TESTO FORNITO

=======

Netanyahu appoggia prima Hamas contro Fatah e Abu Mazen, poi scopre di aver creato un mostro e oggi pretende di apparire agli occhi del mondo un democratico che ha a cuore la propria nazione e il proprio popolo sterminando i palestinesi della Striscia ormai incuneati nell’ultimo angolo di Rafah. E’ un po’ quello che è accaduto, sempre in una logica imperialista, ma certamente di più ampio respiro geopolitico, tra gli Stati Uniti e il Medio Oriente: con le Guerre del Golfo prima e con quelle al terrorismo di Al Qaeda poi.
I peggiori movimenti sanguinari che hanno capovolto le ragioni di autonomia e indipendenza dei popoli nelle aree che sfuggivano al diretto controllo di Washington, sono stati finanziati, sostenuti e ampiamente addestrati proprio da coloro che poi li avrebbero additati come le peggiori minacce (ed effettivamente lo erano diventati, grazie ai loro “cattivi maestri“) e che gli avrebbero scatenato contro coalizioni occidentali armate di tutto punto. Il complesso dramma della stabilizzazione dell’unipolarismo americano passa attraverso le guerre di fine Novecento e quelle del primo ventennio del nuovo millennio.
Il bilancio è un fallimento colossale ed epocale, visto che l’unipolarismo ha segnato il passo e, ormai, è stato ampiamente superato da un nuovo multipolarismo comprendente il gigante cinese e l’organizzazione dei BRICS. La questione israelo-palestinese, in questo complicato contesto internazionale, è, oggettivamente, qualcosa di più di un rinvigorito conflitto regionale e locale. E’ parte di una ridefinizione degli assetti globali ma, almeno in questa fase, in cui l’asse di confronto tra Occidente e resto del mondo si esprime maggiormente nella contrapposizione tra NATO e Russia, tra Stati Uniti e Cina, sembra avere una connotazione quasi tutta interna a sé stessa.

=======

CONSEGNA 1
Spiega perché nel testo fornito il bilancio viene definito "un fallimento colossale ed epocale".
CONSEGNA 2
Estrai senza modifiche dal testo fornito il passo che comincia con le parole contenenti "Il bilancio è" e termina con "a sé stessa.".

DATI
=======

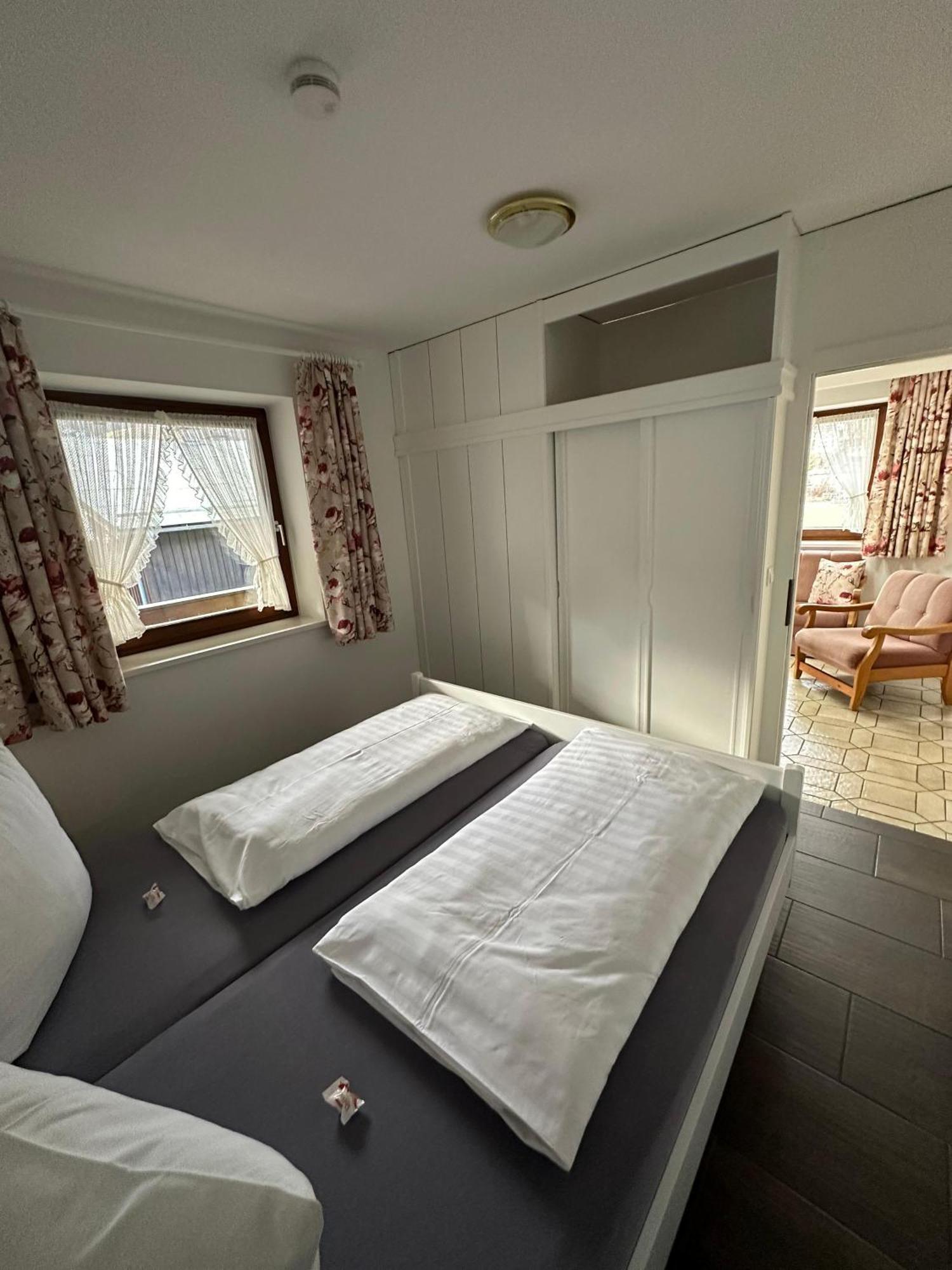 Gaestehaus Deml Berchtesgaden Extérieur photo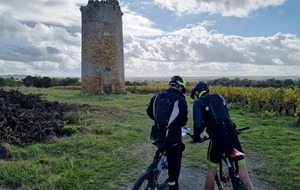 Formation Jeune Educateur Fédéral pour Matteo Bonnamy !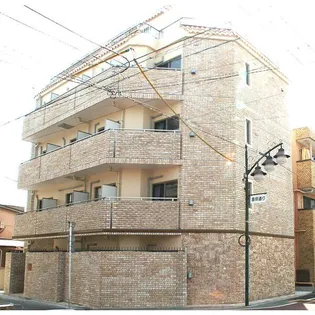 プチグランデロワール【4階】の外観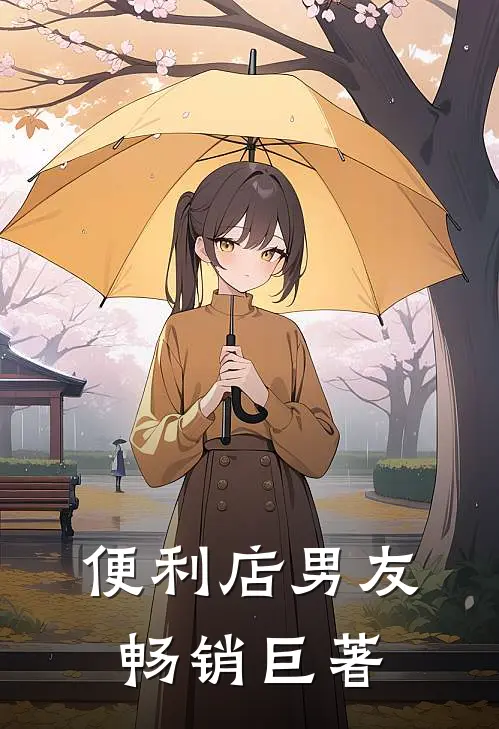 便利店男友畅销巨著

=======

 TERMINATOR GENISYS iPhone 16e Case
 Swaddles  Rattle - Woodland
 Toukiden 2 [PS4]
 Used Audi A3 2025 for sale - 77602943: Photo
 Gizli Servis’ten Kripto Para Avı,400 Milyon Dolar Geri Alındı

=======

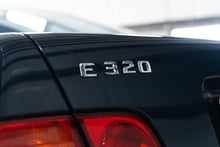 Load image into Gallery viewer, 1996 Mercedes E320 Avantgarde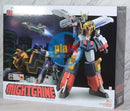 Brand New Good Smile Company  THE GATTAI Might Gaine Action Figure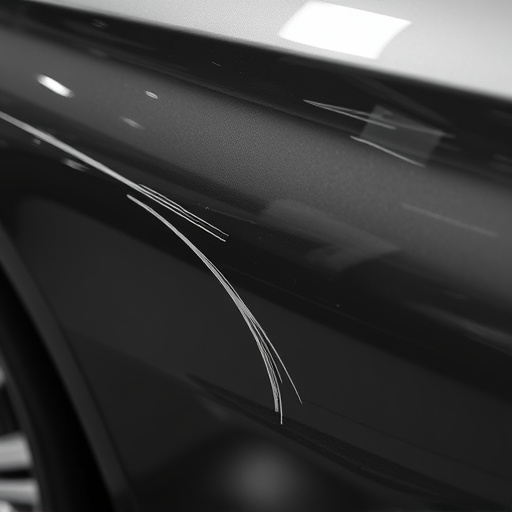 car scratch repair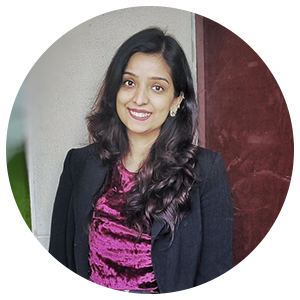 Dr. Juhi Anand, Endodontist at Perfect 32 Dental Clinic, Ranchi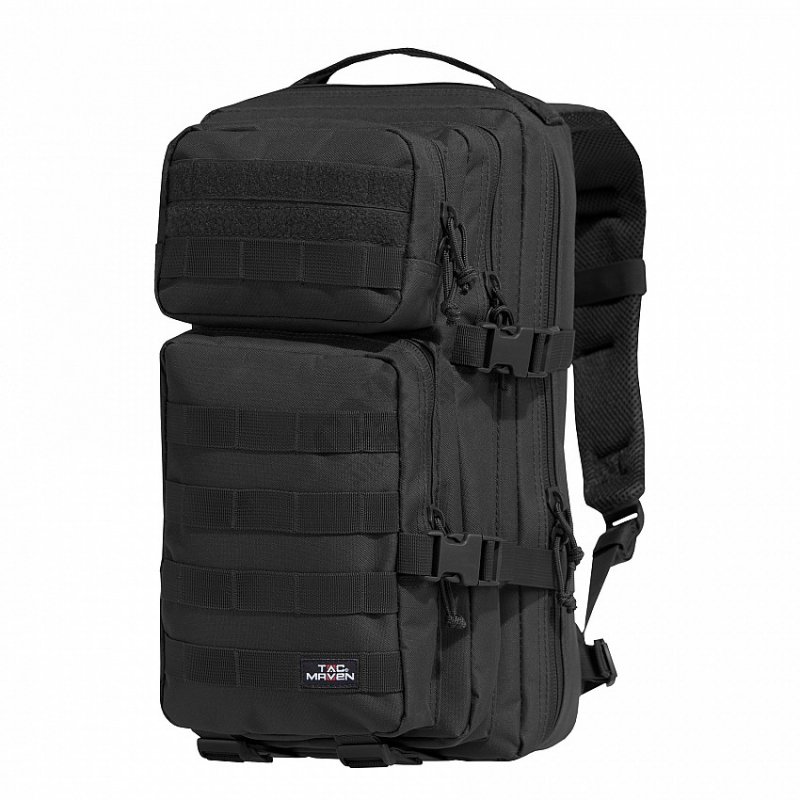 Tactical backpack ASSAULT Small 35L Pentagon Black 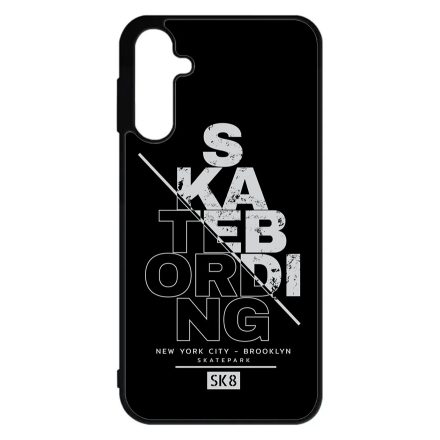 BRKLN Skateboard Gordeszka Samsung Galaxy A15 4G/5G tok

=======

RISPOSTA ATTESA 1
Perché l'unipolarismo ha segnato il passo ed è ormai stato ampiamente superato da un nuovo multipolarismo che comprende il gigante cinese e l'organizzazione dei BRICS.

RISPOSTA ATTESA 2
Il bilancio è un fallimento colossale ed epocale, visto che l’unipolarismo ha segnato il passo e, ormai, è stato ampiamente superato da un nuovo multipolarismo comprendente il gigante cinese e l’organizzazione dei BRICS. La questione israelo-palestinese, in questo complicato contesto internazionale, è, oggettivamente, qualcosa di più di un rinvigorito conflitto regionale e locale. E’ parte di una ridefinizione degli assetti globali ma, almeno in questa fase, in cui l’asse di confronto tra Occidente e resto del mondo si esprime maggiormente nella contrapposizione tra NATO e Russia, tra Stati Uniti e Cina, sembra avere una connotazione quasi tutta interna a sé stessa.